As holiness and happiness are inseparably connected, so we believe that all sin is accompanied and followed by misery, it being a fixed principle in the divine government that God renders to every man according to his works, so that 'though hand join in hand, the wicked shall not be unpunished.'
Guided by the express teachings of revelation, we recognize God not only as our King and Judge, but also as our gracious Father, who doth not afflict willingly nor grieve the children of men; but though he cause grief, yet will he have compassion according to the multitude of his mercies.
We believe that divine justice, born of love and limited by love, primarily requires 'love to God with all the soul,' and to one's neighbor as one's self. Till these requisitions are obeyed, justice administers such discipline, including both chastisement and instruction, and for as long a period, as may be necessary to secure that obedience which it ever demands. Hence it never accepts hatred for love, nor suffering for loyalty, but uniformly and forever preserves its aim.
We believe that the salvation Christ came to effect is salvation from sin rather than from the punishment of sin, and that he must continue his work till he has put all enemies under his feet, that is, brought them in complete subjection to his law.
We believe that repentance and salvation are not limited to this life. Whenever and wherever the sinner truly turns to God, salvation will be found. God is 'the same yesterday, today, and forever,' and the obedience of his children is ever welcome to him.
To limit the saving power of Christ to this present life seems to us like limiting the Holy One of Israel; and when we consider how many millions lived and died before Christ came, and how many since, who not only never heard his name, but were ignorant of the one living God, we shudder at the though that his infinite love should have made no provision for their welfare, and left them to annihilation, or, what is worse, endless misery. And it is but little better with myriads born in Christian lands, whose opportunities have been so meager that their endless damnation would be an act of such manifest injustice as to be in the highest degree inconsistent with the benevolent character of God.
In respect to death we believe that, however important it may be in removing manifold temptations and opening the way to a better life, and however, like other great events, it may profoundly influence man, it has no saving power.
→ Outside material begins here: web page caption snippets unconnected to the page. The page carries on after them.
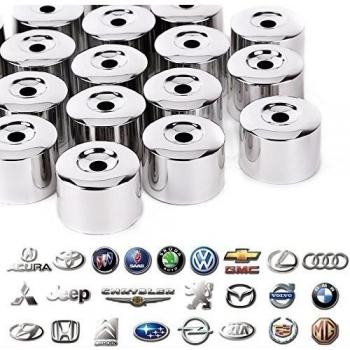 CLE DE TOUS - Kit de 16pcs 17mm Cromado Caperuzas Tapones Cubre Tapa Caps para Tuercas Pernos Tornillos para Rueda de Coche Llantas de Aleación + 4pcs Antirrobos y 2pcs Ganchos Herramientas de Extraer Plateado
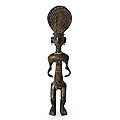 Handcrafted Sese Wood 'Baule Mother' Fertility Doll Sculpture (Ghana)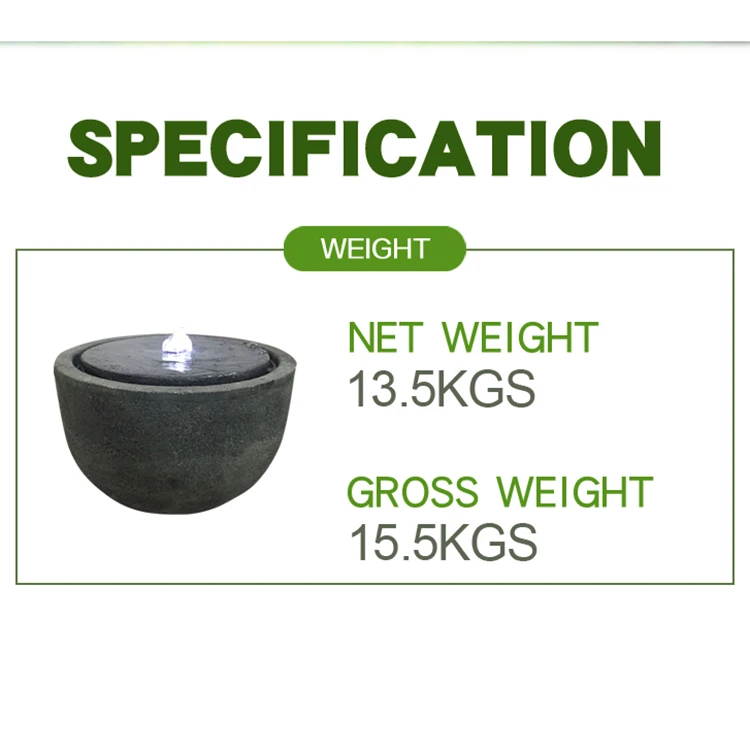 Simple bowl garden stone looks lighting water fountain for outdoor use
Salvation, secured in the willing mind by the agencies of divine truth, light, and love, essentially represented in Christ -- whether effected here or in the future life -- is salvation by Christ, and gives no warrant to the imptation to us of the 'death-and-glory' theory, alike repudiated by all.
Whatever differences in regard to the future may exist among us, none of us believe that the horizon of eternity will be relatively either largely or for a long time overcast by the clouds of sin and punishment, and in coming into the enjoyment of salvation, whensoever that may be, all the elements of penitence, forgiveness, and regeneration are involved. Justice and mercy will then be seen to be entirely at one, and God be all in all."